The idea seems to be that PC users who are already leery of Windows 10's approach to privacy issues will jump at the chance to actually have their PC actively listening to everything they say, while still beaming unspecified data to unspecified locations to be shared with unspecified 3rd parties for non-specific purposes. Have I mentioned latently that Cortana uses a web service to conduct all searches, even if you're only searching for files on your local hard drive?

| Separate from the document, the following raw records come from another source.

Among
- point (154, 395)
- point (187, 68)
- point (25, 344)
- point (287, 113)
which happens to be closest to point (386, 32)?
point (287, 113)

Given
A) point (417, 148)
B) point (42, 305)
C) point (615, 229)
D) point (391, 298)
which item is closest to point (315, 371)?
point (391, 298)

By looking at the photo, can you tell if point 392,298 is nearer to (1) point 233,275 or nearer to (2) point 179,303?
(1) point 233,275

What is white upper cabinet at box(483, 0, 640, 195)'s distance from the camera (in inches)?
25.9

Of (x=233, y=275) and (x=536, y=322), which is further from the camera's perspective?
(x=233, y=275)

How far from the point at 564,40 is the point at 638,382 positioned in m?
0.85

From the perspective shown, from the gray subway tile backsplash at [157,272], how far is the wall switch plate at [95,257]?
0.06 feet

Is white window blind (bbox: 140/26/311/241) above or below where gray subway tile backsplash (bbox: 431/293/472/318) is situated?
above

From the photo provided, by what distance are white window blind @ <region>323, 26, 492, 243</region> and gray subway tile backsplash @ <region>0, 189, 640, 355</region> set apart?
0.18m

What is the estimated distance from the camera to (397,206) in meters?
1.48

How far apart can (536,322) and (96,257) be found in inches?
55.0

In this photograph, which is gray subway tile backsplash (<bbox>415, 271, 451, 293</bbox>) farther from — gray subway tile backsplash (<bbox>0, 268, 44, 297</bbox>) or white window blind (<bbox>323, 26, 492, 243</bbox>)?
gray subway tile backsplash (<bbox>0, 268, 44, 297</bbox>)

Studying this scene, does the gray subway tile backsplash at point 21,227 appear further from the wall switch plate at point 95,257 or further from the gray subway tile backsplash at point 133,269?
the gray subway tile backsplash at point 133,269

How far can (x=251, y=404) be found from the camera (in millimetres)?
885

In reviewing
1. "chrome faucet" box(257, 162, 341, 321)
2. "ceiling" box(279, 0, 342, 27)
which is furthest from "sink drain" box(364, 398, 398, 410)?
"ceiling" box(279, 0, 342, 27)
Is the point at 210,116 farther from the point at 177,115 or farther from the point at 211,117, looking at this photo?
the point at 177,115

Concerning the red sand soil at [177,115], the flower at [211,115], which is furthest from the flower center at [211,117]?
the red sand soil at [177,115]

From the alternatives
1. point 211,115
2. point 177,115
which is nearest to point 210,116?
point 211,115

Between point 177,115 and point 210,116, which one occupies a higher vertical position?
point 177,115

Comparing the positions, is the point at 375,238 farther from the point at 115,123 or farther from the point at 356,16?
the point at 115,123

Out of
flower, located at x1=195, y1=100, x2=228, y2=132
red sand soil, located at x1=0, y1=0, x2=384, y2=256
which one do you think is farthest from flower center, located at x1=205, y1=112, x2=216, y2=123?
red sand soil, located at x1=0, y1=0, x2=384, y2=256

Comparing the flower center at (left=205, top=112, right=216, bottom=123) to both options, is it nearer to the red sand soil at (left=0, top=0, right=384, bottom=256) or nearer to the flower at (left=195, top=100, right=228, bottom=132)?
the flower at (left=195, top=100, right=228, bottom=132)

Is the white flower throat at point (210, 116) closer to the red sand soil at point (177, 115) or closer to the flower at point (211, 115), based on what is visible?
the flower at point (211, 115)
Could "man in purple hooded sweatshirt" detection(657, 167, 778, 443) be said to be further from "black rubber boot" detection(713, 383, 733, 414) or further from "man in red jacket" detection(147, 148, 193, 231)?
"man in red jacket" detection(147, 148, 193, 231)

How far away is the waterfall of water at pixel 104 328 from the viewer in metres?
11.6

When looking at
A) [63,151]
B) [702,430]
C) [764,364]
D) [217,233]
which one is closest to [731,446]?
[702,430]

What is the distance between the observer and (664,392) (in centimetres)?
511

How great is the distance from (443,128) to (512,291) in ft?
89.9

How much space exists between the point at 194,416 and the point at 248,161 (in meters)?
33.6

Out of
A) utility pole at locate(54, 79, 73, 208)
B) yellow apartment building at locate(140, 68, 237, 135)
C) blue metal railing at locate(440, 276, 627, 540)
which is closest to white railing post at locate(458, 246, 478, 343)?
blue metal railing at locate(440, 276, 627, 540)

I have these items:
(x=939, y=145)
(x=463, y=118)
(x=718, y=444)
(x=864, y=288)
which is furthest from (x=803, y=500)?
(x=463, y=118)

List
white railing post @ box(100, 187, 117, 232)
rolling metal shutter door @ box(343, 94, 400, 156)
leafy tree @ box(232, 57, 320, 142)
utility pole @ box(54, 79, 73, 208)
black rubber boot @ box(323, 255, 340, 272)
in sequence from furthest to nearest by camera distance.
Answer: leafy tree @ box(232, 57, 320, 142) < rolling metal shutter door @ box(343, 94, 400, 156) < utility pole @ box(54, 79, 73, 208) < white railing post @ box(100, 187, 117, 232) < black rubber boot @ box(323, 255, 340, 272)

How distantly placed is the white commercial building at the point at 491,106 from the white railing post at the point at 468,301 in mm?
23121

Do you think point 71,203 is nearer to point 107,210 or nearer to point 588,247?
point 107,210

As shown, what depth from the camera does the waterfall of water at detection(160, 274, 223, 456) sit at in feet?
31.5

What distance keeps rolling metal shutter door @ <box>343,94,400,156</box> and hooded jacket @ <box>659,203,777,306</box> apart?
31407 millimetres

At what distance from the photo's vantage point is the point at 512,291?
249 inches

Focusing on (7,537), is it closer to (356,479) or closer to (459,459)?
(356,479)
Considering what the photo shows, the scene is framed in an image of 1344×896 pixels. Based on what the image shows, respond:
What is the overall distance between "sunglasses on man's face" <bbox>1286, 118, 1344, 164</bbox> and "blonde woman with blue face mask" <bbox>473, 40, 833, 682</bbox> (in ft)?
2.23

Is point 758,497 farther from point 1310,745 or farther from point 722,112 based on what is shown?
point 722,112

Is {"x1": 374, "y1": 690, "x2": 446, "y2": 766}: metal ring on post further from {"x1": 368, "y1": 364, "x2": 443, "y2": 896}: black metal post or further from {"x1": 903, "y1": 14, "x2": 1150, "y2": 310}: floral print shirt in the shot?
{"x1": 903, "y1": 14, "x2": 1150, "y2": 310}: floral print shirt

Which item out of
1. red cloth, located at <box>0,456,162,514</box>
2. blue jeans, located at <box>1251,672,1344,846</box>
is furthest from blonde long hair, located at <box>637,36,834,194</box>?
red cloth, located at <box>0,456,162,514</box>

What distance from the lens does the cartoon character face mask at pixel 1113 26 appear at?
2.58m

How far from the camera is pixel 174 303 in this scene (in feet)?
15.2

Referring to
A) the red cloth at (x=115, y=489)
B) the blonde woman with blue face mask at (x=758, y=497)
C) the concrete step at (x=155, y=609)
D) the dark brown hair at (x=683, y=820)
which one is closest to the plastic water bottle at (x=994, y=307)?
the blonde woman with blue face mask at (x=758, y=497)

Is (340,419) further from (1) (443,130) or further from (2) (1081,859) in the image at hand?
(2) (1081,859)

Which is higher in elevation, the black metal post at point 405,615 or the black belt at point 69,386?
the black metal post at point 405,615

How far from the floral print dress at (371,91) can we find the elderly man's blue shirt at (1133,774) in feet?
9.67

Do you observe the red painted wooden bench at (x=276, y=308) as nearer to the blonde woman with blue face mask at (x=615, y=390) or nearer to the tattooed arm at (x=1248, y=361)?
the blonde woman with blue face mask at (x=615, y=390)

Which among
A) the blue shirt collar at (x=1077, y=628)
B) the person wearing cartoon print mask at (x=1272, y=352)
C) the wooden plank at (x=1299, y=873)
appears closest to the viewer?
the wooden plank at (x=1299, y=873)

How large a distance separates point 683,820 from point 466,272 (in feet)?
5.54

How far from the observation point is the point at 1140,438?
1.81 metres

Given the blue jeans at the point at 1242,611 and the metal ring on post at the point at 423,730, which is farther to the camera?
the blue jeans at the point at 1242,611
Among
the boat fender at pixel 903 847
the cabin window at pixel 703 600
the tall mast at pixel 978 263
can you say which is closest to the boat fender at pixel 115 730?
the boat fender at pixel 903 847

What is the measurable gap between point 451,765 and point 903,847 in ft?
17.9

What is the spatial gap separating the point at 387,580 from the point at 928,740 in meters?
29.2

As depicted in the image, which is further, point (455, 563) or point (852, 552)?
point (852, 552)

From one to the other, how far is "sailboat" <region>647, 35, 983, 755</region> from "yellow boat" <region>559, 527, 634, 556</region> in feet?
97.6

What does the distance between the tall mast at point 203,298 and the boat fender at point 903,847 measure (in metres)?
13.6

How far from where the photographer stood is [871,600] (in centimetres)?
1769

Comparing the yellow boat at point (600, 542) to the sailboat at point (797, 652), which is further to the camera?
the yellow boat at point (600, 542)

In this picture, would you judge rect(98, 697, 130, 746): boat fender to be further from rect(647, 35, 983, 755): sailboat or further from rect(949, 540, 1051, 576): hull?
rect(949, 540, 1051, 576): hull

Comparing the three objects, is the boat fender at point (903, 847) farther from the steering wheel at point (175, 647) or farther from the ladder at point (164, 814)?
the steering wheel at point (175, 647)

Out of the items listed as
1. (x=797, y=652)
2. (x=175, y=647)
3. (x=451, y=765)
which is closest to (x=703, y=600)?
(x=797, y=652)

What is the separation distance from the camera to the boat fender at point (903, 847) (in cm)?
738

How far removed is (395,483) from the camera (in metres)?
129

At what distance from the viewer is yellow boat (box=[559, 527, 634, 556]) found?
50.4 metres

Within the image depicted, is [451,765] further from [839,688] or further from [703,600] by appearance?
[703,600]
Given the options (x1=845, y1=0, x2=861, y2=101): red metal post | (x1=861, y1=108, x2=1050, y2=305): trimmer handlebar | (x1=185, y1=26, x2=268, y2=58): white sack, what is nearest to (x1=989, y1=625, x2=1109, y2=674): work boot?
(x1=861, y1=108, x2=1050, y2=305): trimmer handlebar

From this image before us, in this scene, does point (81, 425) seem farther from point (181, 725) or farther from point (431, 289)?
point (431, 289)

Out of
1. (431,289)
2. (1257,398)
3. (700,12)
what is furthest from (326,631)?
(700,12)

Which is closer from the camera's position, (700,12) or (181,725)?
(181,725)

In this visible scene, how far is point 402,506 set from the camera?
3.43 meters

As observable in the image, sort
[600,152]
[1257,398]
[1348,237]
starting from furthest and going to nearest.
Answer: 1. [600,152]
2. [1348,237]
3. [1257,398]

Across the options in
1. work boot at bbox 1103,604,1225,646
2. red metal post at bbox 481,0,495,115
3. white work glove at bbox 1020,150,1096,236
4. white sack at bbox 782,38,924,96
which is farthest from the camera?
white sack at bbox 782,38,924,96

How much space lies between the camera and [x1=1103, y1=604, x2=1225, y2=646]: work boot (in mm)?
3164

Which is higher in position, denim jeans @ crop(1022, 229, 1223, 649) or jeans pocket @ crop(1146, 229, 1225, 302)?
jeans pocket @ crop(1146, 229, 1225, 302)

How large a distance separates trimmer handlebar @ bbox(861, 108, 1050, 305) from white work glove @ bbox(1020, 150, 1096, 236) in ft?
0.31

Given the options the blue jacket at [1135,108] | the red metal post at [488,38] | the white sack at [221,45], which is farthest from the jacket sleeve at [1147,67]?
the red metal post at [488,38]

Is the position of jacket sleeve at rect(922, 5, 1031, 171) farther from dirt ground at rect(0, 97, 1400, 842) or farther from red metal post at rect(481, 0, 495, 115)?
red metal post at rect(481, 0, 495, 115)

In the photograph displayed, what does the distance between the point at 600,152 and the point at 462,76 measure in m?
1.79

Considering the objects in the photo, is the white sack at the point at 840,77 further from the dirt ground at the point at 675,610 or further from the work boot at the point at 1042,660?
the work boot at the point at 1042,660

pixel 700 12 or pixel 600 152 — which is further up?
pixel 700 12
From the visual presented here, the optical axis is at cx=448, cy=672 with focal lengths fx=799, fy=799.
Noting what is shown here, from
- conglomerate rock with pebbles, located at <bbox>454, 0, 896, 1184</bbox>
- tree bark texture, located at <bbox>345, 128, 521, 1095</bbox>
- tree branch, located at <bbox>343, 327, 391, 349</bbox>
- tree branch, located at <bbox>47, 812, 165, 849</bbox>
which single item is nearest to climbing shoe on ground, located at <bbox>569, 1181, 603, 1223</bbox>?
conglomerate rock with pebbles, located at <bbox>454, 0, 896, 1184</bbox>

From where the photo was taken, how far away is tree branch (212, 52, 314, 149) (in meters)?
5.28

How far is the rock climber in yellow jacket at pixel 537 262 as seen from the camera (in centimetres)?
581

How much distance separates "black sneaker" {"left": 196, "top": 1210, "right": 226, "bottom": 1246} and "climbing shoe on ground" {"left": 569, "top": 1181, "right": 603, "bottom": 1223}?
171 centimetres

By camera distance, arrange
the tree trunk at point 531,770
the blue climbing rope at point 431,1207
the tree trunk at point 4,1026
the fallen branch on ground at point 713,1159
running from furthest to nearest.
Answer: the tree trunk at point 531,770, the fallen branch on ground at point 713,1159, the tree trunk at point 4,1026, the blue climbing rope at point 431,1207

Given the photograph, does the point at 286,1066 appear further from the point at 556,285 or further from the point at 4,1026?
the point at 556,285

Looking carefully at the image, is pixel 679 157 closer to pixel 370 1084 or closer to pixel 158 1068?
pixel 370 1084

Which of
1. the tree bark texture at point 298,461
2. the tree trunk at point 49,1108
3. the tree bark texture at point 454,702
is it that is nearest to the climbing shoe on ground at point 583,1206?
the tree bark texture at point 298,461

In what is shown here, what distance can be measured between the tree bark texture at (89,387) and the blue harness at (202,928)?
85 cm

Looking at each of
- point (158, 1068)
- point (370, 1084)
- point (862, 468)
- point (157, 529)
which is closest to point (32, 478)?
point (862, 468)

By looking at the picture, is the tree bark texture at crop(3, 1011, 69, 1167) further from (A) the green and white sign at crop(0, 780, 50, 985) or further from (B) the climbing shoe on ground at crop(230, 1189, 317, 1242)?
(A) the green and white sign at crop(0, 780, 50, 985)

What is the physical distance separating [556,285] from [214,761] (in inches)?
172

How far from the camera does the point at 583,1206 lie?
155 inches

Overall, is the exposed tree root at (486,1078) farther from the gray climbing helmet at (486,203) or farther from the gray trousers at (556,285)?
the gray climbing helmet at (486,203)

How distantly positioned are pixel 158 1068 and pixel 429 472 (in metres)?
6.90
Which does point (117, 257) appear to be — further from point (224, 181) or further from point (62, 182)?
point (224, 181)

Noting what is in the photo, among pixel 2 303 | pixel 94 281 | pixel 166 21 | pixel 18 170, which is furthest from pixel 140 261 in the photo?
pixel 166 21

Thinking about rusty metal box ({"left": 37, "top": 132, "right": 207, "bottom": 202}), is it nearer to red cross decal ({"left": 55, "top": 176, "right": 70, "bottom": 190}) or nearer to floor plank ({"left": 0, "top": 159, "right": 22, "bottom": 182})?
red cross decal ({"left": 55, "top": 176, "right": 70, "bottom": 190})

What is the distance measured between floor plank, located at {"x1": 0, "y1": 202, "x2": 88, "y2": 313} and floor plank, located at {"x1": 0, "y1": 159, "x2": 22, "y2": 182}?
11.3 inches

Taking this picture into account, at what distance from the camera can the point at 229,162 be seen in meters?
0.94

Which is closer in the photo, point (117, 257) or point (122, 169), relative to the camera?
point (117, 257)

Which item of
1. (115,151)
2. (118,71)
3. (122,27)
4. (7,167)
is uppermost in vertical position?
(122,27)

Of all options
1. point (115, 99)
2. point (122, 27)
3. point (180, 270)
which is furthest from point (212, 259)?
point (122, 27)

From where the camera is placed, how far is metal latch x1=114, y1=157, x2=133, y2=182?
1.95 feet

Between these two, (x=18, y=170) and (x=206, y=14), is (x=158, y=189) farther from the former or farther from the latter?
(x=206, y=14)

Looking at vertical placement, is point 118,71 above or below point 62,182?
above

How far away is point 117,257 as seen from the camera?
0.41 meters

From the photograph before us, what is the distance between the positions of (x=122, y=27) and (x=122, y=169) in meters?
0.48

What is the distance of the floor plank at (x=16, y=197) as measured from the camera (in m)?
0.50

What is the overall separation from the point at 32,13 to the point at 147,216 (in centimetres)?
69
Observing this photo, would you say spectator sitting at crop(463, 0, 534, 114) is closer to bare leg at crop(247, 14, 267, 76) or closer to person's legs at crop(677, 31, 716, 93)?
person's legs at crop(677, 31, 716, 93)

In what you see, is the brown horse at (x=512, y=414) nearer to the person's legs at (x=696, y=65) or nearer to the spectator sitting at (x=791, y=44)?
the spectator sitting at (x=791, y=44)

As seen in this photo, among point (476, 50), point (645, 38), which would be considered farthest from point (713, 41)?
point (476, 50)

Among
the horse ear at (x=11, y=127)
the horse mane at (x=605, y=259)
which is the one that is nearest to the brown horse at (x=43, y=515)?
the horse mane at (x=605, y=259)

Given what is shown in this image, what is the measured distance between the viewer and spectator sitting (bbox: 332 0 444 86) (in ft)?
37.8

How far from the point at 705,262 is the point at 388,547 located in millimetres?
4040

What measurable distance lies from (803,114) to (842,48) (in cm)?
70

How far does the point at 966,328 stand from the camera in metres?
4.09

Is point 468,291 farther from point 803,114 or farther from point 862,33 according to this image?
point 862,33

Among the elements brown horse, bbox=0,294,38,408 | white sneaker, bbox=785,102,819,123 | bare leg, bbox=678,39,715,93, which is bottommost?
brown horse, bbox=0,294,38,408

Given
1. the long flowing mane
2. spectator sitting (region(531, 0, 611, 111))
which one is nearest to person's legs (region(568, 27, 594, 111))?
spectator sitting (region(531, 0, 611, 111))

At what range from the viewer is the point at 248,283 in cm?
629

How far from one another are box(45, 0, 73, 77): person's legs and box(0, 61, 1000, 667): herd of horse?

So, I wasn't particularly impressed by Home Hub... and apparently I wasn't the only one.

From BRG.com:
According to the report, Microsoft thinks Home Hub PCs will be the center of the family, with a special new “family account” that anyone can log into. It’s meant to live on a kitchen counter or somewhere convenient, so everyone will use it as a replacement for a family calendar or to-do notes on the fridge.
It’s a nice idea, but I almost guarantee it will fail for a list of reasons. Specifically:
  • Desktop PCs are already dying as everyone moves to laptops. No family wants to spend hundreds of dollars on a Windows PC that’s a replacement for $5 of fridge magnets.
  • Microsoft apparently envisages its hardware partners building “Home Hub PCs.” These will probably look like glorified all-in-ones with small screens and cute, colorful plastic cases. They’ll also cost a minimum of $300, which is a hard sell when the cheapest Echo hardware is $30.
  • People don’t want a PC sitting in their kitchen. Amazon Echo and Google Home are designed to look like unobtrusive Bluetooth speakers for a reason: having a gigantic touchscreen gadget sitting on your kitchen counter is not good interior design.
  • The magic of Alexa and the Google Assistant is the deep integration into your music services and smart home. If people want calendar appointments, they’ll probably ask the assistant on their phone.
All these reasons also assume that Microsoft manages to deliver this product on time, without a bunch of strange bugs, and before the trend for in-home personal assistants has been wiped out by brain implants or something. Let’s just hope that Home Hub is an optional software upgrade, for once.
Ouch. Hard to argue with any of that assessment, though.

Microsoft have spent most of their history as a software company, rather than a hardware company, and their only hardware devices are the XBox line... the latest installment of which is in a distant third place (behind PC and PS4) in the current "console" generation. Now, suddenly, they want to be Apple (Steve Jobs' Apple, that is, not Tim Cook's Apple). I can understand why they'd want to replicate Steve Jobs' feats of consumer electronics dominance, but I'm not at all convinced that they have enough hardware savvy to make it work.